The AI built-in the SoftHand uses the trial and error method to achieve its goal. For example, the robot is told to rate a 12-sided cube so that a previously defined side is pointed upward at the end. The necessary movement strategy is taught in a virtual environment via a digital twin, which is created with data collected from a depth-sensing camera via computer vision and the algorithms of artificial intelligence.

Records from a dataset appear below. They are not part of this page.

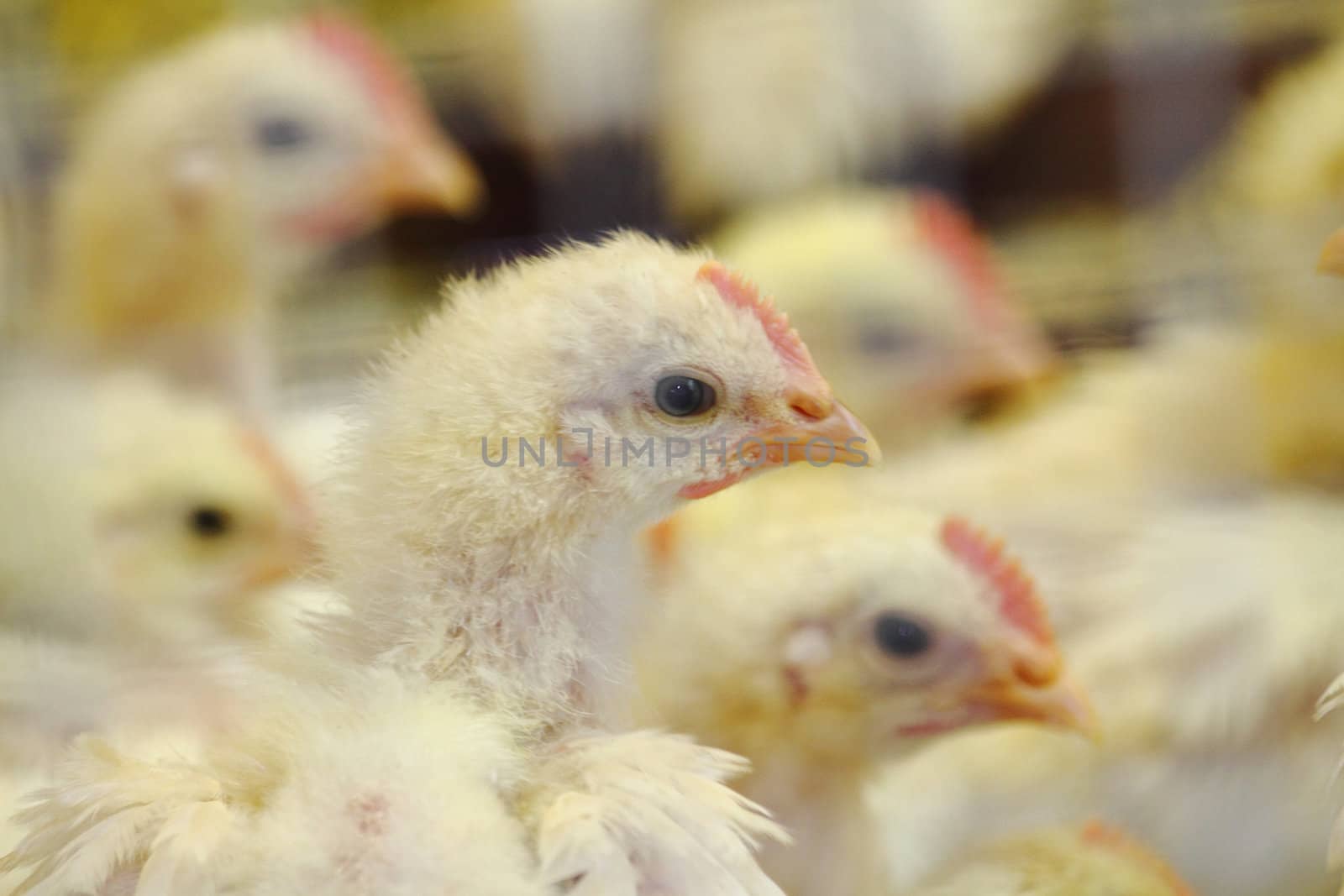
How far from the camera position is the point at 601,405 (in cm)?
74

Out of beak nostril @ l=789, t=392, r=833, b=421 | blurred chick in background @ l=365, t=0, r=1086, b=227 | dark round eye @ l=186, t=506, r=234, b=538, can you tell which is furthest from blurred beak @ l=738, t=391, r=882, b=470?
blurred chick in background @ l=365, t=0, r=1086, b=227

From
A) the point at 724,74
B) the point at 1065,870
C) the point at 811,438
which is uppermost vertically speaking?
the point at 724,74

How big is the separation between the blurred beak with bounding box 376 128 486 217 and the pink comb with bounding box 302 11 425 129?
0.11 ft

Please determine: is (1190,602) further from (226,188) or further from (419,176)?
(226,188)

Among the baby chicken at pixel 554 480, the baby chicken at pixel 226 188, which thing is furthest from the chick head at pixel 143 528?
the baby chicken at pixel 554 480

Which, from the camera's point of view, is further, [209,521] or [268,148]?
[268,148]

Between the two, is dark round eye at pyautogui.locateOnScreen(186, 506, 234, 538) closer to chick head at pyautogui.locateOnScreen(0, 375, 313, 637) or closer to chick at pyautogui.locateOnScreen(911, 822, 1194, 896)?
chick head at pyautogui.locateOnScreen(0, 375, 313, 637)

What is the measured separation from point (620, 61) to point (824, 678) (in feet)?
3.31

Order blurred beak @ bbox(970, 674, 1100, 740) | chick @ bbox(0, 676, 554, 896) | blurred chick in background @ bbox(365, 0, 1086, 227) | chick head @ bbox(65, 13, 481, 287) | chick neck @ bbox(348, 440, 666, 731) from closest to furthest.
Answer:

The hand will rotate the cube and—based on positive and negative feedback from the robot—will teach itself the correct sequence, optimizing its actions until the task is complete.

“The topics of analytics and artificial intelligence will enormously influence our product portfolio in future,” explains Dr Frank Melzer, a member of Festo’s management board. “For simple analysis tasks, AI algorithms can run directly on the component in real time; we then speak of field level or on-edge.

“If I want to analyze the data flows of an entire machinery unit or even a production hall, the processing power within the component will of course not be sufficient,” Melzer continues. “The servers for the more complex calculations can be integrated into the production network. The advantage: My data remain within my protected infrastructure and are not communicated via the internet. It is only in the processing of very large volumes of data with complex analyses and reference series that communication with the cloud is necessary and appropriate.”

The robotic arm is becoming the go-to tool for collaborative environments. The main hurdle preventing faster adoption is its flexibility. Festo hopes to solve this problem by introducing human-like movement features to the robotic design. The BionicSoftHand and Arm’s flexible kinematics make it easier for it to adapt to different human-based takes while also making it safer to interact with human workers. The inherent safety of the robotic arm also helps to eliminate costly safety devices such as cages and light barriers, lowering conversion times and enabling flexible use.